◆ **Goal of the exercise**: Each line of the listing must be transcribed exactly, except for the images, which should be excluded.

-- start of Data excerpts --

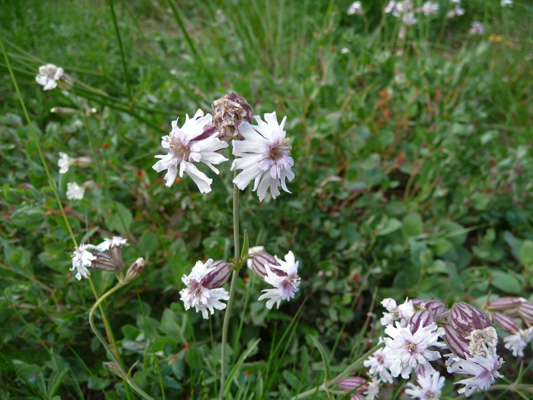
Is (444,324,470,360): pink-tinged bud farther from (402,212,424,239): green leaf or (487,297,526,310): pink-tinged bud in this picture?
(402,212,424,239): green leaf

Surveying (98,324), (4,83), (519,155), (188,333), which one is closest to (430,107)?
(519,155)

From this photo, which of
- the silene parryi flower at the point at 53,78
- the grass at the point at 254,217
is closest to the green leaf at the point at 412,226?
the grass at the point at 254,217

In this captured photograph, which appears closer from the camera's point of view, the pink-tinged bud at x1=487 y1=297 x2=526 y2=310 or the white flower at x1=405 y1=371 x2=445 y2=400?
the white flower at x1=405 y1=371 x2=445 y2=400

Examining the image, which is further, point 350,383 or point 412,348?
point 350,383

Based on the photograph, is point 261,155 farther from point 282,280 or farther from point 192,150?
point 282,280

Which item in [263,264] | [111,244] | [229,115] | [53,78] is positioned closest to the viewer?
[229,115]

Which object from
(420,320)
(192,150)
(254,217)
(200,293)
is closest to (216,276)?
(200,293)

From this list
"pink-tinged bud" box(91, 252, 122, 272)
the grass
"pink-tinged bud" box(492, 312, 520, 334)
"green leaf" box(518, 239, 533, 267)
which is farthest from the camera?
"green leaf" box(518, 239, 533, 267)

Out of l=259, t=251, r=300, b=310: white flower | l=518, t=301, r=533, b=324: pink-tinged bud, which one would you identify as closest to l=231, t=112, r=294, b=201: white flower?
l=259, t=251, r=300, b=310: white flower
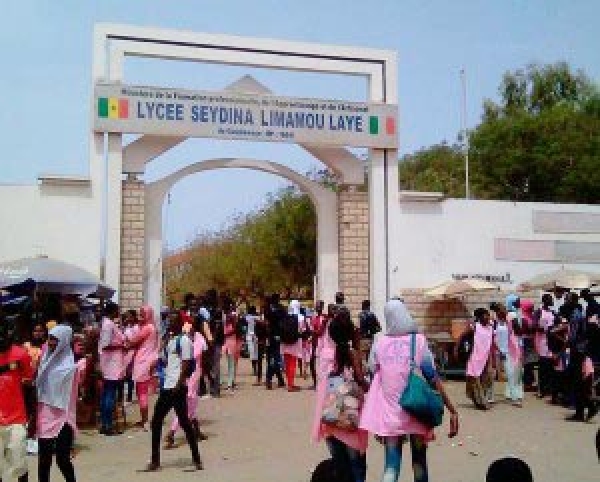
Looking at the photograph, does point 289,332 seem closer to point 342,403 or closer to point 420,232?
point 420,232

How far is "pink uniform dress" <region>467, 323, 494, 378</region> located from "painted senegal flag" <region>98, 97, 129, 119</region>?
27.4ft

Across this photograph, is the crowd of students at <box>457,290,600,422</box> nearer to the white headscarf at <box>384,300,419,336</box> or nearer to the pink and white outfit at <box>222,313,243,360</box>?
the pink and white outfit at <box>222,313,243,360</box>

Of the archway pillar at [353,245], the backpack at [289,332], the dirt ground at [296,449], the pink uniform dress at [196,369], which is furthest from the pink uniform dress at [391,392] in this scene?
the archway pillar at [353,245]

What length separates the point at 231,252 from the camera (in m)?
44.3

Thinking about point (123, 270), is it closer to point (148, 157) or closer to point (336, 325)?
point (148, 157)

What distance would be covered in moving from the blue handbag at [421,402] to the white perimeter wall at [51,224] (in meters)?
11.7

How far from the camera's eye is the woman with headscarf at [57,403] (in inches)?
268

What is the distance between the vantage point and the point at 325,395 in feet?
21.2

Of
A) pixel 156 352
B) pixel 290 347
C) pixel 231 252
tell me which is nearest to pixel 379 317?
pixel 290 347

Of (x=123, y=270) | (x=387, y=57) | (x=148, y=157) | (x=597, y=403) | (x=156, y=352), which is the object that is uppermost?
(x=387, y=57)

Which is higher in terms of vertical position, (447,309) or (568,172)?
(568,172)

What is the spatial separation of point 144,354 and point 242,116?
301 inches

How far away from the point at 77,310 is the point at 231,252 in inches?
1169

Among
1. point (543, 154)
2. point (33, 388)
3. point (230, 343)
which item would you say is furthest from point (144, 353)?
point (543, 154)
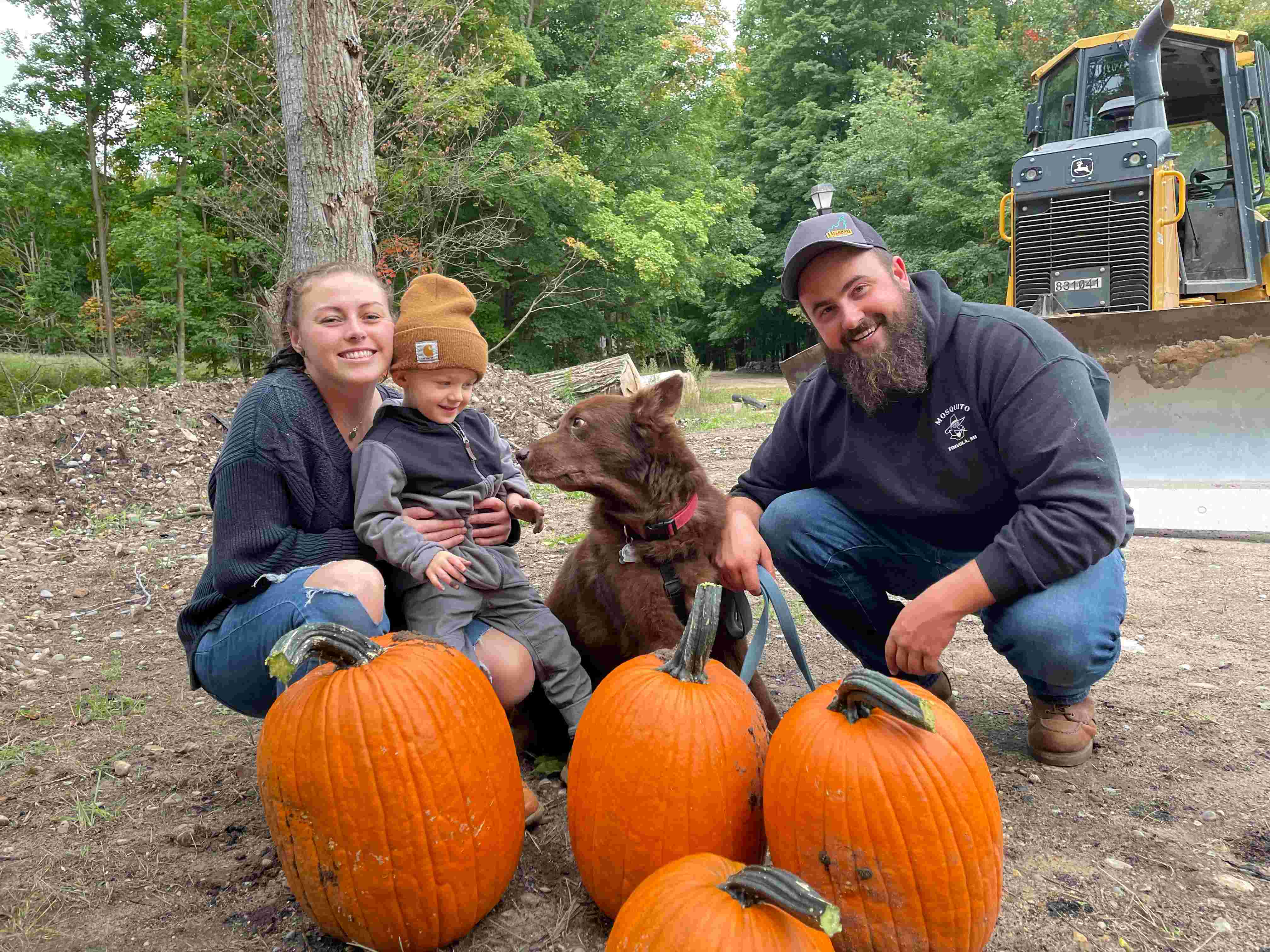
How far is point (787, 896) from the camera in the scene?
1.19 metres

-- end of Data excerpts --

◆ **Reply to the exercise**:
Is (444,324,470,360): pink-tinged bud farther from (402,212,424,239): green leaf or (487,297,526,310): pink-tinged bud in this picture?
(402,212,424,239): green leaf

Surveying (98,324), (4,83), (519,155), (188,333), which one is closest to (430,107)?
(519,155)

From this photo, which of
- the silene parryi flower at the point at 53,78
- the grass at the point at 254,217
is closest to the green leaf at the point at 412,226?
the grass at the point at 254,217

In this captured photograph, which appears closer from the camera's point of view, the pink-tinged bud at x1=487 y1=297 x2=526 y2=310 or the white flower at x1=405 y1=371 x2=445 y2=400?
the white flower at x1=405 y1=371 x2=445 y2=400

Examining the image, which is further, point 350,383 or point 412,348?
point 350,383

Based on the photograph, is point 261,155 farther from point 282,280 or farther from point 192,150?
point 282,280

Which item in [263,264] | [111,244] | [229,115] | [53,78] is positioned closest to the viewer?
[229,115]

Which object from
(420,320)
(192,150)
(254,217)
(200,293)
is closest to (216,276)?
(200,293)

From this list
"pink-tinged bud" box(91, 252, 122, 272)
the grass
"pink-tinged bud" box(492, 312, 520, 334)
"green leaf" box(518, 239, 533, 267)
which is farthest from the camera?
"green leaf" box(518, 239, 533, 267)

Out of l=259, t=251, r=300, b=310: white flower | l=518, t=301, r=533, b=324: pink-tinged bud, which one would you identify as closest to l=231, t=112, r=294, b=201: white flower?
l=259, t=251, r=300, b=310: white flower
Looking at the photograph, does point 289,332 seem closer to point 342,403 or closer to point 420,232?
point 420,232

How far is "pink uniform dress" <region>467, 323, 494, 378</region> located from "painted senegal flag" <region>98, 97, 129, 119</region>?
27.4ft

Across this photograph, is the crowd of students at <box>457,290,600,422</box> nearer to the white headscarf at <box>384,300,419,336</box> or nearer to the pink and white outfit at <box>222,313,243,360</box>?
the pink and white outfit at <box>222,313,243,360</box>

Of the archway pillar at [353,245], the backpack at [289,332], the dirt ground at [296,449], the pink uniform dress at [196,369], which is furthest from the pink uniform dress at [391,392] in this scene?
the archway pillar at [353,245]

What length separates the point at 231,252 from the camera (in m)?
44.3

Thinking about point (123, 270), is it closer to point (148, 157) or closer to point (336, 325)?
point (148, 157)

What distance would be covered in moving from the blue handbag at [421,402] to the white perimeter wall at [51,224] (in meters)?
11.7

How far from the camera's eye is the woman with headscarf at [57,403] (in inches)?
268

What is the distance between the vantage point and the point at 325,395 in feet?
21.2

Of
A) pixel 156 352
B) pixel 290 347
C) pixel 231 252
tell me which is nearest to pixel 379 317?
pixel 290 347

Of (x=123, y=270) | (x=387, y=57) | (x=148, y=157) | (x=597, y=403) | (x=156, y=352), which is the object that is uppermost?
(x=387, y=57)

Which is higher in terms of vertical position, (447,309) or (568,172)?
(568,172)

What is the spatial separation of point 144,354 and point 242,116?
301 inches

How far away from the point at 77,310 is the point at 231,252 in inches?
1169

Among
1. point (543, 154)
2. point (33, 388)
3. point (230, 343)
which item would you say is furthest from point (144, 353)?
point (543, 154)
How far is point (787, 896) from the camera in the scene?
1.19 metres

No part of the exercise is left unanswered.